Look at all the dead personalities.
The internet has cancer.
I am walking through a field host to a mass suicide.
Suicide survivor.
Yesterday I ate a lunchable while watching mortal kombat on the Spanish channel and then I drank water straight out of the tap while watching my neighbor water her plants through my window.
I like my dog.
He’s nice.
Sometimes I wish he could talk so we could discuss current events.
But then I worry that he would say purely objective things without the intent to insult me.
Like:
Your body is smelly
Or
You are not interesting to me at all and I can understand why no one wants to hang out with you.
If there was a god, when it saw me, it’d be all embarrassed like someone who left a weird message on someone else’s answering machine while really drunk.
I must be a piece of dust because I make your eyes water and try to push me away.
I am insanely horny and I want to fuck my pillow but I am too shy to ask it out.
Here are two “yo mama” jokes I just made up:
1. Yo mama is just like Magic Johnson because the both got AIDS from me
2. Yo mama is so nice, she made me some cupcakes and they were good and we had a nice time together eating the cupcakes and I like her.
Yesterday I walked by the Chicago Police Department Training Headquarters and I passed three cops walking down the sidewalk and one of them was gesturing to the others like he was putting something into a jar and I heard him say, “yeah, the one guy was like, ‘what’s that sound?’ and then I was like, ‘relax, I’m putting your brain back in’.”
My day felt different after that.

6.6.08

BOOK

hello. i finished a book yesterday. some of the material may be familiar but it is predominately new. i want someone to publish it. if you can make this happen i will give you oral sex (oral sex means gummy worms). i have another book in progress and yet another in less progress. i have worked out some compelling reasons for someone to publish the book.

1. it will confirm to the reader that they are not quite as psychotic as they originally thought.

2. it will probably make people laugh.

3. it comes with a hundred dollar bill inside.

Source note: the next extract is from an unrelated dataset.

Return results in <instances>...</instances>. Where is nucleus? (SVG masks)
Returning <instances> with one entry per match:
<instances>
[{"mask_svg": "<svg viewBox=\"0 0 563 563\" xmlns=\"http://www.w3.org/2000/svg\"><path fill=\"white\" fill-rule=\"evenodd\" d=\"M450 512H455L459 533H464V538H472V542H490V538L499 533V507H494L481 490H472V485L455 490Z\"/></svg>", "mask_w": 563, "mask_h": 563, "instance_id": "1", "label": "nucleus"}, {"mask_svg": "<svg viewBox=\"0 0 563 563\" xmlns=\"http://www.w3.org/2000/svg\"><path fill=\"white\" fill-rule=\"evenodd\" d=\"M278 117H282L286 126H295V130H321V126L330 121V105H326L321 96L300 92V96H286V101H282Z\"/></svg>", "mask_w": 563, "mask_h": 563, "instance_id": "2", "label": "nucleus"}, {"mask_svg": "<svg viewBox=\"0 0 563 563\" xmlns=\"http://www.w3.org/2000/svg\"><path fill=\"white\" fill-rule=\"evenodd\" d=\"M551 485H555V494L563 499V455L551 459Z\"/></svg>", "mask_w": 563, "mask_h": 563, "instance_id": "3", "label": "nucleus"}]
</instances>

4. each piece of writing inside will give you a blood vessel exploding orgasm.

5. it is not pretentious.

6. i will allow whoever wants to publish it, to publish it for free as long as they make a lot of copies and allow me to create the cover.

7. eugene levy has promised to kill himself if it gets published.

8. (this one is serious) i have recurring bouts of psychosis and if it gets published i might be less violent.

9. if it gets published, trees will have to die. and we all know trees are inherently criminal and abject.

10. i want to be on the today show so i can meet katie couric and then be nice to her for a period of time adequate for her to feel secure in letting me lick her vagina.

11. it is part of my parole stipulations.

12. my dad said we can't vacation on his yacht unless it gets published.

13. it will stop me from being delusional and saying things like "my dad has a yacht".

14. if it gets published my picture might go up on the internet and then everyone will find out i have a lobster head.

the reasons go on and on. i apologize for talking about my work. i know that is lame. but i figured all those rich new yorkers who probably read my blog will now jump at the prospect of this book. and then i can drink wine with them and discuss the theoretical implications of the book. so if you have a rich uncle who is a railroad tycoon or know a publisher who is drunk/high/on acid/crazy right now, then email me quickly and i will email them a copy.

2.6.08

TREATISE

i bought "treatise" by noah cicero today.